Problem to work on –
Copy every entry exactly, but skip the pictures.

Stored items –
>>>>>

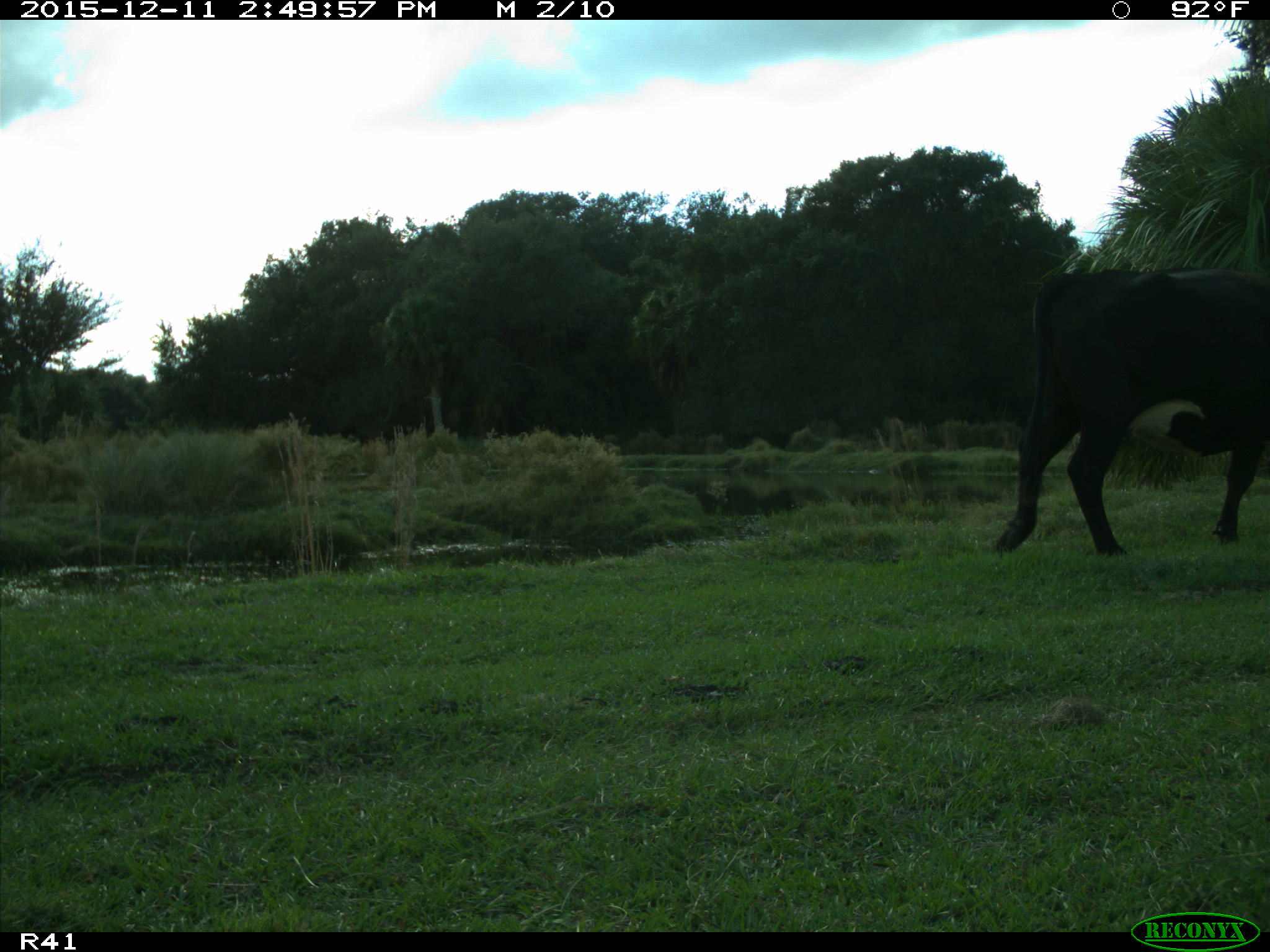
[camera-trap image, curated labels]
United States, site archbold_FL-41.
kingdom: Animalia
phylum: Chordata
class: Mammalia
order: Artiodactyla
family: Bovidae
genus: Bos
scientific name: Bos taurus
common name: domestic cow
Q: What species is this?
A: Bos taurus (domestic cow).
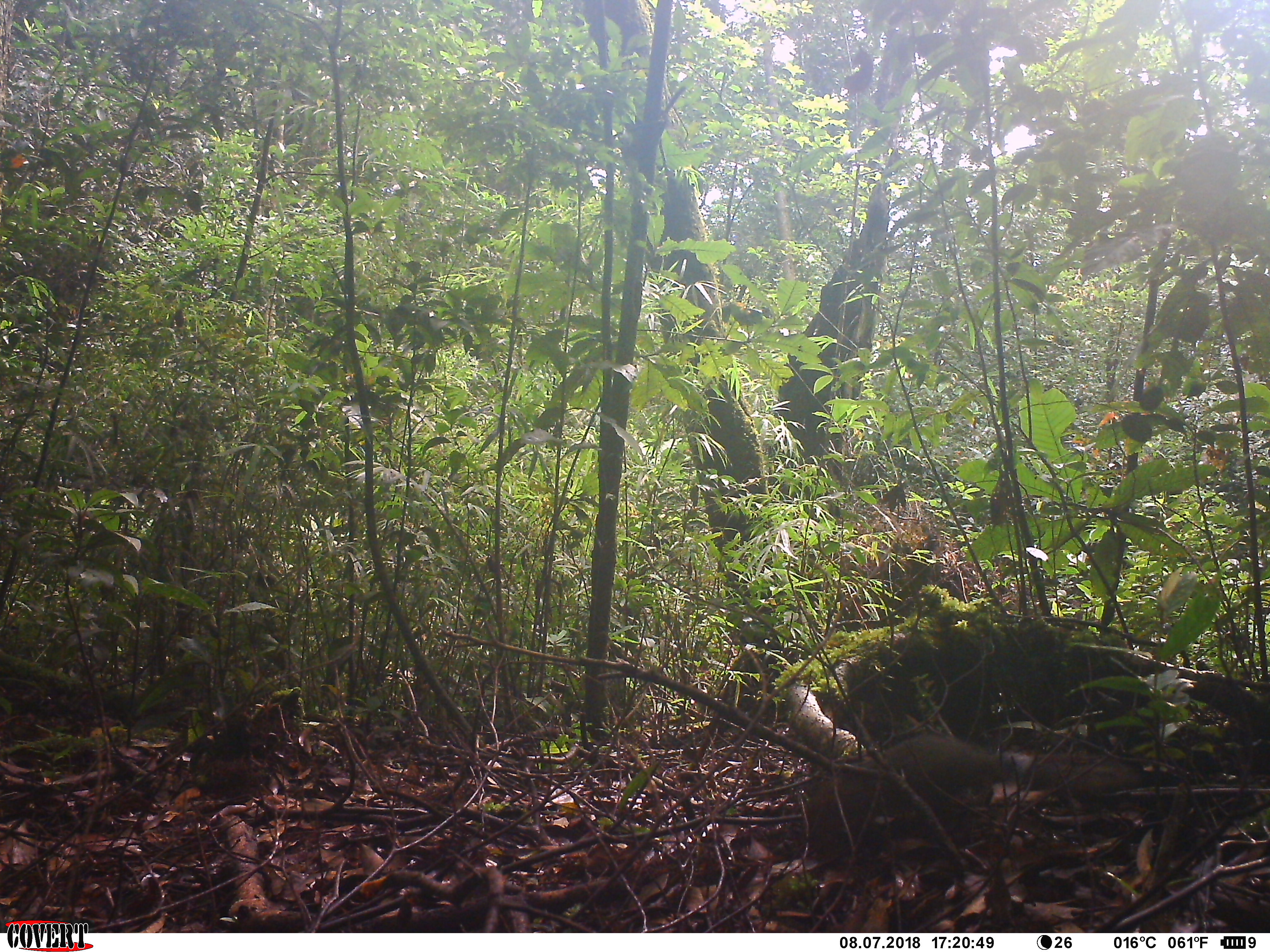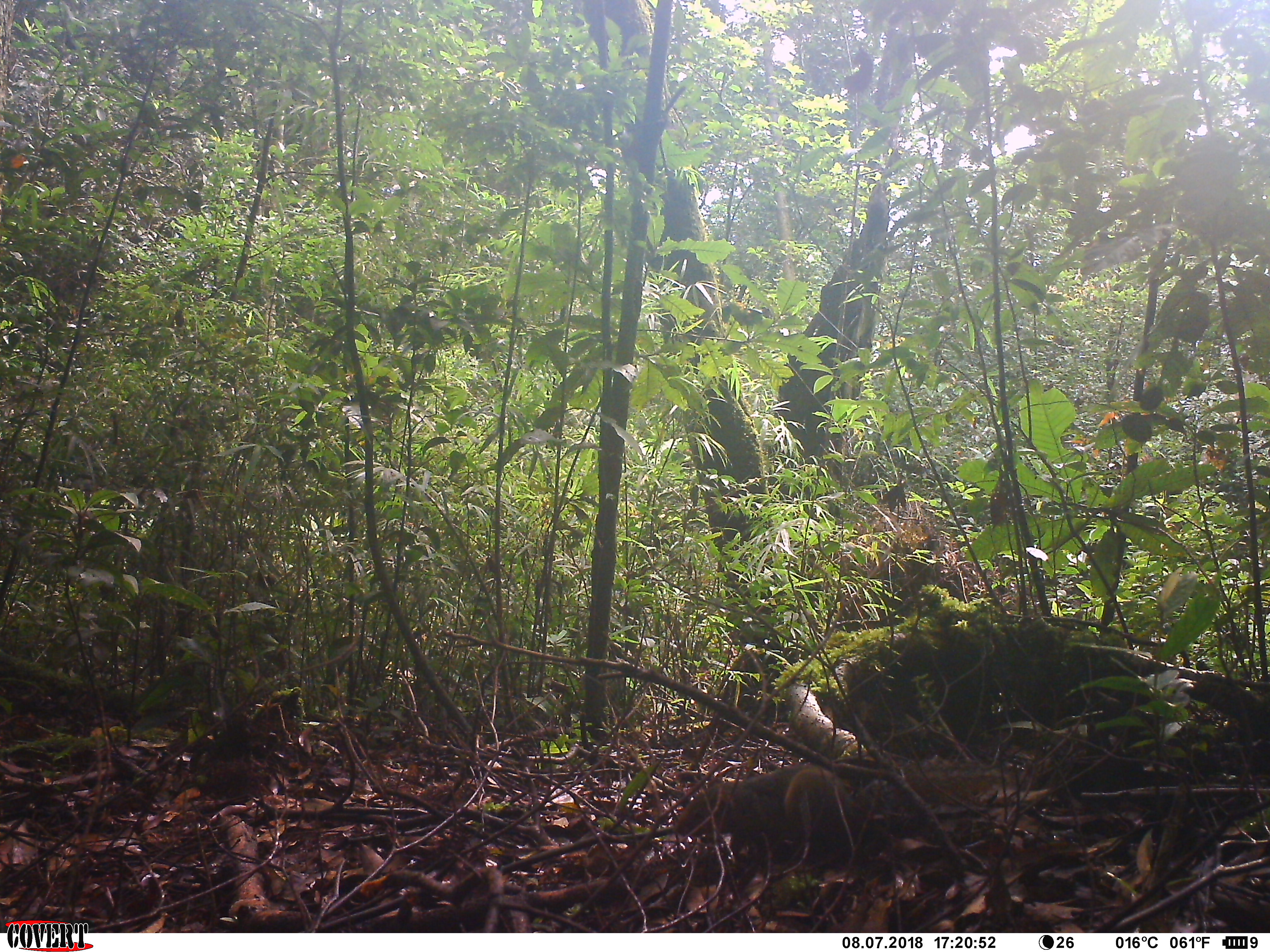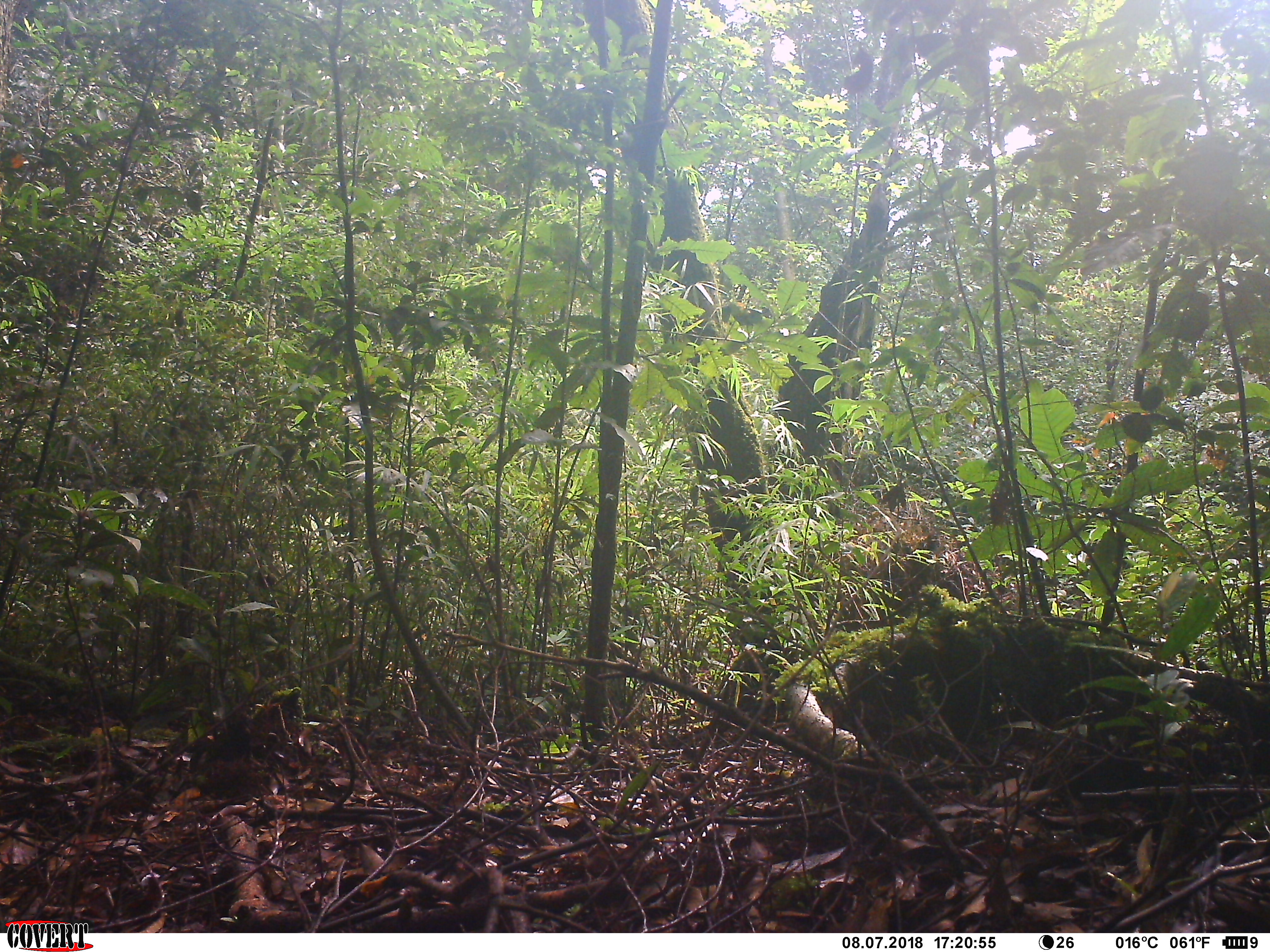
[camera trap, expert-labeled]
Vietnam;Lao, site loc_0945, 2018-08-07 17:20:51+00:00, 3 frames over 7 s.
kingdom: Animalia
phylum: Chordata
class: Mammalia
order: Rodentia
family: Sciuridae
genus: Dremomys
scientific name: Dremomys rufigenis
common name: red-cheeked squirrel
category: red cheeked squirrel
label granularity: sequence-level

<<<<<

Completed task –
[camera-trap image, curated labels]
United States, site archbold_FL-41.
kingdom: Animalia
phylum: Chordata
class: Mammalia
order: Artiodactyla
family: Bovidae
genus: Bos
scientific name: Bos taurus
common name: domestic cow
Q: What species is this?
A: Bos taurus (domestic cow).
[camera trap, expert-labeled]
Vietnam;Lao, site loc_0945, 2018-08-07 17:20:51+00:00, 3 frames over 7 s.
kingdom: Animalia
phylum: Chordata
class: Mammalia
order: Rodentia
family: Sciuridae
genus: Dremomys
scientific name: Dremomys rufigenis
common name: red-cheeked squirrel
category: red cheeked squirrel
label granularity: sequence-level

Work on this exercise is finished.